[Start Extract to read]
Philips Airfryer. Not a huge success.

Most of the gadgets in my batterie de cuisine are pretty successful. The Vitamix and Magimix that we’ve had for years live on the worktop and get exercised frequently. More recent acquisitions like the Assistent, the JO Home Cooker, and the Sansaire sous vide machine are all kept within easy reach. So perhaps I can be forgiven the occasional failure.

Step forward the Philips Airfryer. This machine promises to dry-fry all sorts of things, from potato chips (obviously) to aubergine slices, steaks, and even to bake cakes. One the box there’s a mouth-watering picture of beautiful home-cooked fries emerging from the cooking drawer.


I’m not so naive as to expect results that match the promotional pictures, but I’d rather hoped for better than this!


Whatever you do, and I won’t go through the tedious experimentation with different potatoes and different forms of prep, you get at best an unevenly cooked and rather tough-skinned result. They’re eatable, and if you were looking for positives you could say that you could taste the potato rather better without the usual coating of oil, but they’re not a high treat.


On the other hand, if you buy frozen oven chips from the supermarket, they come out beautifully!


If we normally dined in front of the television on breaded scampi and oven chips, the Airfryer would be great. But we don’t. So we needed to seek out what (if anything) it could do well and/or efficiently.

An obvious candidate is grilled chicken. These chicken thighs were sprayed with a tiny amount of oil, then rolled in seasoned flour. They came out very nicely, and were perfectly juicy and tender, and crispy on the outside.


So a success, but not noticeably better or quicker than using the oven or the grill. Still, we had at least scored a draw.

Then, inspiration struck. It’s been years since we attempted home-made falafels. Home-made from the ground up, I mean, not from a packet mix. Even the packet ones can be a nightmare to fry, since too dry a mixture and they break up, and too wet leaves them heavy and unappetising. And, of course, they are highly calorific. I always tend to think that vegetarian must equal healthy, but it isn’t always so!

Anyway, an initial experiment with a packet mix was pretty good, so we used Tori Avey’s recipe here. Before putting them in the Airfryer, we sprayed them with a little oil, then rolled them in breadcrumbs. Success!


Crispy outside, and perfectly soft and spicy inside. They’re not quite the same as the traditional fried article, but tasty nonetheless. At last, a modest win for the Airfryer.

It’ll do other things, too, like roast a few cloves of garlic in a hurry


or roast a pepper or an aubergine ready for further processing, albeit still not very evenly cooked. It doesn’t add up to something that will earn its keep.
[End Extract to read]
[Start Record list]
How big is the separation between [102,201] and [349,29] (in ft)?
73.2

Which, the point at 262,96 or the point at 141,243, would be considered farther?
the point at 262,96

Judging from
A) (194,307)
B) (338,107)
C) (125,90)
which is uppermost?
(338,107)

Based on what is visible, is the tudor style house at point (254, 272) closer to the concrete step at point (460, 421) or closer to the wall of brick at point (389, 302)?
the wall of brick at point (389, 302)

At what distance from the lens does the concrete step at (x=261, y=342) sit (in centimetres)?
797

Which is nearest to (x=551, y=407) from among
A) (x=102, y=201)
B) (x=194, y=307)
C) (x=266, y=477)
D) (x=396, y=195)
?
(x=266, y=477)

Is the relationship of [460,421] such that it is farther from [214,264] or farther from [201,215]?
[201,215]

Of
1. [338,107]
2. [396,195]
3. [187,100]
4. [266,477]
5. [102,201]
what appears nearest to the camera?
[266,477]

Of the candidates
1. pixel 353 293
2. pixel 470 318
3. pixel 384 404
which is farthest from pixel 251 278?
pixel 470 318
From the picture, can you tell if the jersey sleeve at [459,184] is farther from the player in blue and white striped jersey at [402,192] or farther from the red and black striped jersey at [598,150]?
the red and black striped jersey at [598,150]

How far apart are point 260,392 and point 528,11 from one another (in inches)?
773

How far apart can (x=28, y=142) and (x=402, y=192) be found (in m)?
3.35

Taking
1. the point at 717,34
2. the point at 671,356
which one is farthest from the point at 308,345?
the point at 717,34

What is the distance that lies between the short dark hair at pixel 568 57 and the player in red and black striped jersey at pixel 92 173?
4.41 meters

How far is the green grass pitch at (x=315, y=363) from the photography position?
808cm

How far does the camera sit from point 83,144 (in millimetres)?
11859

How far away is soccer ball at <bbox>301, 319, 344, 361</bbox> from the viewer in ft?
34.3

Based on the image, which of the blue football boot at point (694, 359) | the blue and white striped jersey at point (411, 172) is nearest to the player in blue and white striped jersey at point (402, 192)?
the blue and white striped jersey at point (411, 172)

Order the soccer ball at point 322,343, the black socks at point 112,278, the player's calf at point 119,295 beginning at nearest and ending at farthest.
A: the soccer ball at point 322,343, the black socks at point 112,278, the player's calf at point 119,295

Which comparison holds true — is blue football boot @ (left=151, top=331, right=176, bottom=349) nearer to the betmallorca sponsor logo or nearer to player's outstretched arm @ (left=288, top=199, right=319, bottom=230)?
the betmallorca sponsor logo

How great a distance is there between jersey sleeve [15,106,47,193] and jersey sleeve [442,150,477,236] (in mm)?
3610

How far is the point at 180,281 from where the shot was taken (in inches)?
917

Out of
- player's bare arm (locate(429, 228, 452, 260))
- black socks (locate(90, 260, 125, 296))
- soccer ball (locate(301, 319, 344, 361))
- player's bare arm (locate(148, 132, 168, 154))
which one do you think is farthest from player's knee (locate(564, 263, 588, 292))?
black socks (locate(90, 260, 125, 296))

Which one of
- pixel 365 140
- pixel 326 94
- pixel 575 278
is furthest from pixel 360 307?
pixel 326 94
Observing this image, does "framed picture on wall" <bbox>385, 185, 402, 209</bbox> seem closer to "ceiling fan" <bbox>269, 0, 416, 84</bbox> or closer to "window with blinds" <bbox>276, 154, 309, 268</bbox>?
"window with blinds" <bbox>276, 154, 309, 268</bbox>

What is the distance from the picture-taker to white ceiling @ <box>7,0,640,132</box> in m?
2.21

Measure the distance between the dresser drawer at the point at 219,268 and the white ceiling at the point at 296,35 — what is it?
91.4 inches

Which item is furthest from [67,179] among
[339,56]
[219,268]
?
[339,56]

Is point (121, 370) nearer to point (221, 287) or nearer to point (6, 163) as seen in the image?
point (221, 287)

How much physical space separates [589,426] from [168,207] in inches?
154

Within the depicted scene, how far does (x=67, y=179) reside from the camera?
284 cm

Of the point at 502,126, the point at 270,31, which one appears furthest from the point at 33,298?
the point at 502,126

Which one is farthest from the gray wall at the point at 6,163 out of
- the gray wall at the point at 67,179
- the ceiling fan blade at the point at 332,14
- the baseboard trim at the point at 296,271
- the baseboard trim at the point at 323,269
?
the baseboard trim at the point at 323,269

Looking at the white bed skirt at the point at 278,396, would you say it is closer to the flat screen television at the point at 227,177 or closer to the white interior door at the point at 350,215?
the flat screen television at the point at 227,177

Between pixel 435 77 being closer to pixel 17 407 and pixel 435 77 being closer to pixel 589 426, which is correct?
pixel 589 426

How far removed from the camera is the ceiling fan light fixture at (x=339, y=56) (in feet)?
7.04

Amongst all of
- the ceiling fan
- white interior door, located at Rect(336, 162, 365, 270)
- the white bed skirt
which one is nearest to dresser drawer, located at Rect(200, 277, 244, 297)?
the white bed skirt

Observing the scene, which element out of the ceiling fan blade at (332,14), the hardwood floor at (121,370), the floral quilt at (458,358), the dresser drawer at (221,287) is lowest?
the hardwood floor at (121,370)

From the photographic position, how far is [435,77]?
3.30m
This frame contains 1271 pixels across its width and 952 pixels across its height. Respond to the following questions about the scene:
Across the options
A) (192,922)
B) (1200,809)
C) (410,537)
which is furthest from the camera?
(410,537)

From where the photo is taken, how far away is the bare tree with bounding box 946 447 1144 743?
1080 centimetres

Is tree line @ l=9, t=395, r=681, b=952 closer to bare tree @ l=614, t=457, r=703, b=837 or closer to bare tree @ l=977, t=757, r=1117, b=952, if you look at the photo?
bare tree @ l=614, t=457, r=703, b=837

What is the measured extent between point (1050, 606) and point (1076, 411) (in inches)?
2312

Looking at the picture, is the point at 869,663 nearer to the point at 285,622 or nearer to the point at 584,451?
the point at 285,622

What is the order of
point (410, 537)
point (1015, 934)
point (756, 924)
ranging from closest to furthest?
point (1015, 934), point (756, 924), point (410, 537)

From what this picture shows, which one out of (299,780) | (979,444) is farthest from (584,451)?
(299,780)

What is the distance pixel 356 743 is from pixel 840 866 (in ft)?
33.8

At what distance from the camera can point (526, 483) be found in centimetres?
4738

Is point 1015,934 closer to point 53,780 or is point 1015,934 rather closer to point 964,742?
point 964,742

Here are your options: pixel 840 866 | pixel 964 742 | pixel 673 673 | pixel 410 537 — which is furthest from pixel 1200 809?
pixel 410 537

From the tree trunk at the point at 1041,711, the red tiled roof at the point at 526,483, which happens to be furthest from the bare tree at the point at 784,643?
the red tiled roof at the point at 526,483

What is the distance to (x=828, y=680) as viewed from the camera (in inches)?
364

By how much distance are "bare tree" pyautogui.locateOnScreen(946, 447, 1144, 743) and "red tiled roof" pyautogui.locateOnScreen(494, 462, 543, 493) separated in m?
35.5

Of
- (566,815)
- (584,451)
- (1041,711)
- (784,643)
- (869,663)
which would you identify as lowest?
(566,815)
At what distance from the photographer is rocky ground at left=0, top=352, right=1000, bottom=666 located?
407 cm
[End Record list]
» **Given instruction**: Can you duplicate everything in the Airfryer post from "Step forward the" down to "a high treat."?

» **Written answer**:
Step forward the Philips Airfryer. This machine promises to dry-fry all sorts of things, from potato chips (obviously) to aubergine slices, steaks, and even to bake cakes. One the box there’s a mouth-watering picture of beautiful home-cooked fries emerging from the cooking drawer.


I’m not so naive as to expect results that match the promotional pictures, but I’d rather hoped for better than this!


Whatever you do, and I won’t go through the tedious experimentation with different potatoes and different forms of prep, you get at best an unevenly cooked and rather tough-skinned result. They’re eatable, and if you were looking for positives you could say that you could taste the potato rather better without the usual coating of oil, but they’re not a high treat.